A new study by the Fraser Institute argues that introduction of anti-union “right to work” laws in Canada would boost manufacturing output and jobs. While they are right that these laws, which make dues payments voluntary, severely weaken unions, it is far from evident that unionization comes at the cost of poorer economic performance.

This is because collective bargaining has benefits for employers as well as for workers, and because collective bargaining outcomes reflect economic realities.

Ironically, recent work by the Fraser Institute itself suggests no link between higher unionization and poor economic performance. The think tank’s 2012 report on labour markets in Canada and the United States found that all Canadian provinces rank ahead of all U.S. states in terms of union and labour rights, but the 10 provinces rank in the top 21 states and provinces in terms of labour market performance between 2007 and 2011. (The index is based on job growth, unemployment and productivity growth.)

Neutral academic studies in the United States do not show manufacturing job gains for so-called right-to-work states. Hicks (2011) found no significant link between anti-union laws and manufacturing employment trends (by state) in the United States.

In fact, North Carolina – which has the lowest unionization rate in the United States at just 4.1 per cent – lost a third of its manufacturing jobs over the past decade. But Massachusetts and New Hampshire, which have significant high-tech industries, have unionization rates well above the American average. Firms seeking very low wages are more likely to move to developing countries than “right-to-work states.”

Neutral, non-ideological surveys of the economic literature conclude that the capacity of unions to reduce low pay and inequality does not come at a significant economic price.

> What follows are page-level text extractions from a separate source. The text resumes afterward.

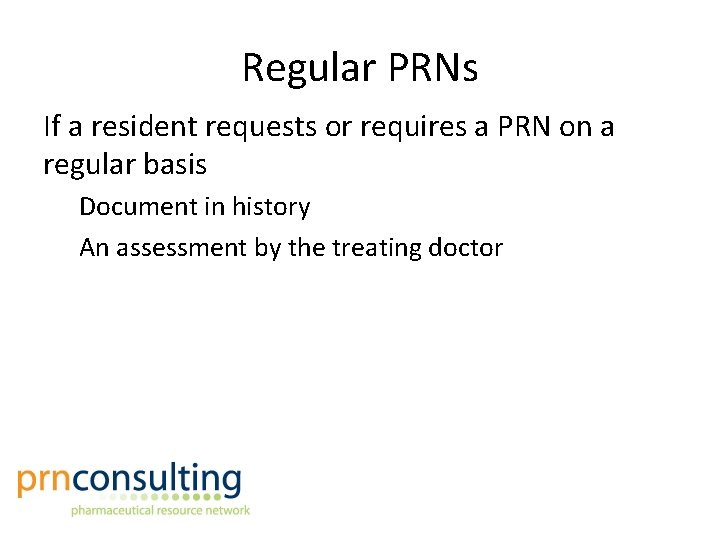 Regular PRNs

If a resident requests or requires a PRN on a regular basis

Document in history

An assessment by the treating doctor

prnconsulting
pharmaceutical resource network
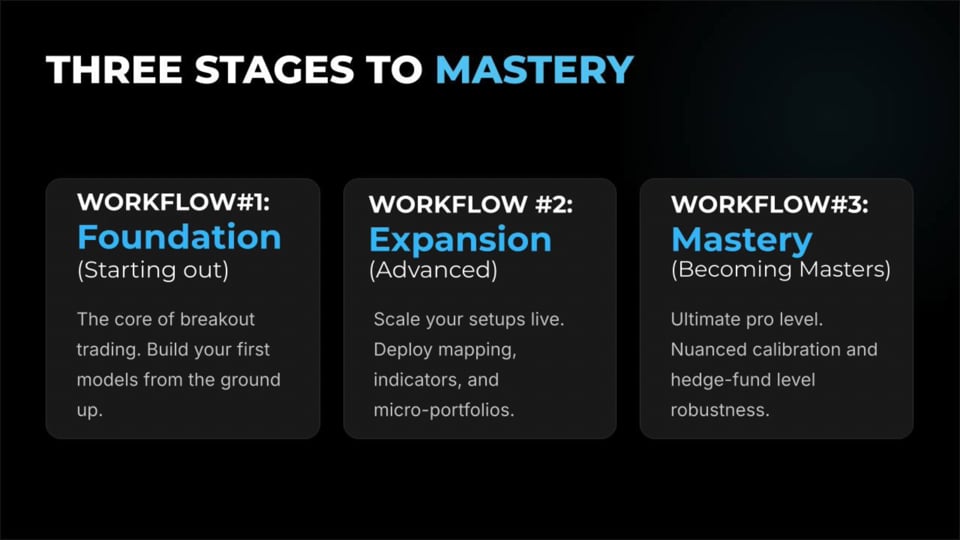 THREE STAGES TO MASTERY

WORKFLOW#1:
Foundation
(Starting out)

The core of breakout trading. Build your first models from the ground up.

WORKFLOW #2:
Expansion
(Advanced)

Scale your setups live. Deploy mapping, indicators, and micro-portfolios.

WORKFLOW#3:
Mastery
(Becoming Masters)

Ultimate pro level. Nuanced calibration and hedge-fund level robustness.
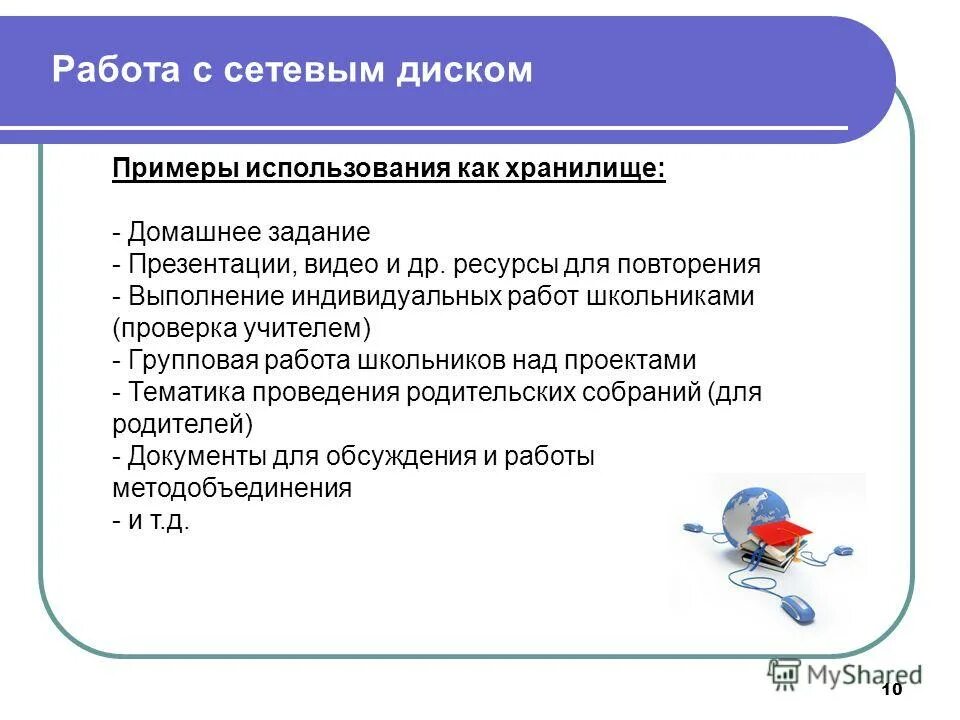 Работа с сетевым диском

Примеры использования как хранилище:

- Домашнее задание
- Презентации, видео и др. ресурсы для повторения
- Выполнение индивидуальных работ школьниками (проверка учителем)
- Групповая работа школьников над проектами
- Тематика проведения родительских собраний (для родителей)
- Документы для обсуждения и работы методобъединения
- и т.д.

MyShared

10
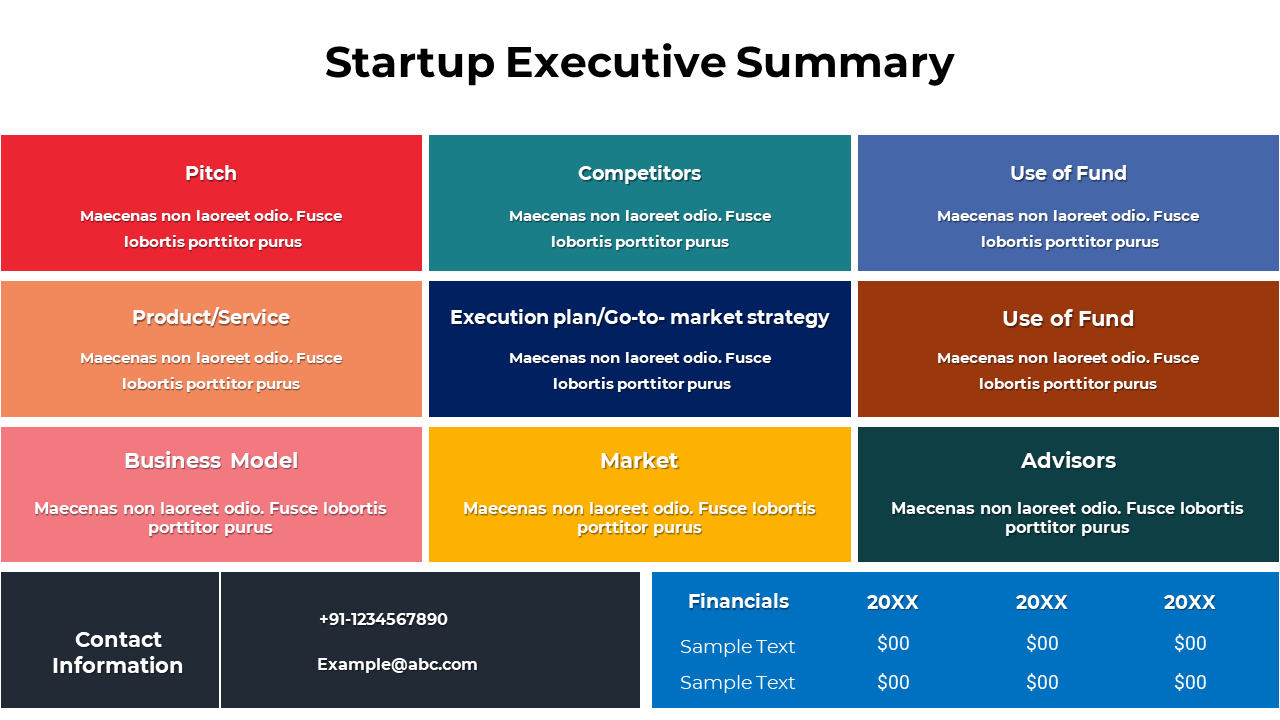 Startup Executive Summary

Pitch

Maecenas non laoreet odio. Fusce lobortis porttitor purus

Competitors

Maecenas non laoreet odio. Fusce lobortis porttitor purus

Use of Fund

Maecenas non laoreet odio. Fusce lobortis porttitor purus

Product/Service

Maecenas non laoreet odio. Fusce lobortis porttitor purus

Execution plan/Go-to- market strategy

Maecenas non laoreet odio. Fusce lobortis porttitor purus

Use of Fund

Maecenas non laoreet odio. Fusce lobortis porttitor purus

Business Model

Maecenas non laoreet odio. Fusce lobortis porttitor purus

Market

Maecenas non laoreet odio. Fusce lobortis porttitor purus

Advisors

Maecenas non laoreet odio. Fusce lobortis porttitor purus

Contact Information

+91-1234567890

Example@abc.com

| Financials | 20XX | 20XX | 20XX |
|---|---|---|---|
| Sample Text | \$00 | \$00 | \$00 |
| Sample Text | \$00 | \$00 | \$00 |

A major World Bank study found no relationship between the rate of unionization and national economic or employment performance: “Union density per se has a very weak association, or perhaps no association, with economic performance indicators such as the unemployment rate, inflation, the employment rate, real compensation growth, labour supply, adjustment speed to wage shocks, real wage flexibility, and labour and total factor productivity. There is, however, one significant exception: Union density correlates negatively with labour earnings inequality.”

While unions do raise wages, employers benefit from higher productivity. Pressure to pay good wages and benefits leads to higher investment in new equipment and technologies and skills. Good workplace relations can be a major positive, and true labour/management co-operation is difficult to achieve in non-union environments. Unionized workplaces also have lower worker turnover, giving an employer the benefit of experienced workers and an incentive to invest in the skills of employees.

Unions understand that bargaining outcomes have an economic impact, and keeping good jobs is usually a major priority. Over the past decade, major union wage settlements have barely exceeded inflation, especially in manufacturing. Workers were forced to hold the line or make concessions to retain jobs as the Great Recession and an overvalued Canadian dollar undercut the profitability of employers.

Making Ontario and British Columbia look more like North Carolina in terms of labour law, as advocated by the Fraser Institute, would not create more jobs – and would further undermine a critical tool for achieving shared prosperity.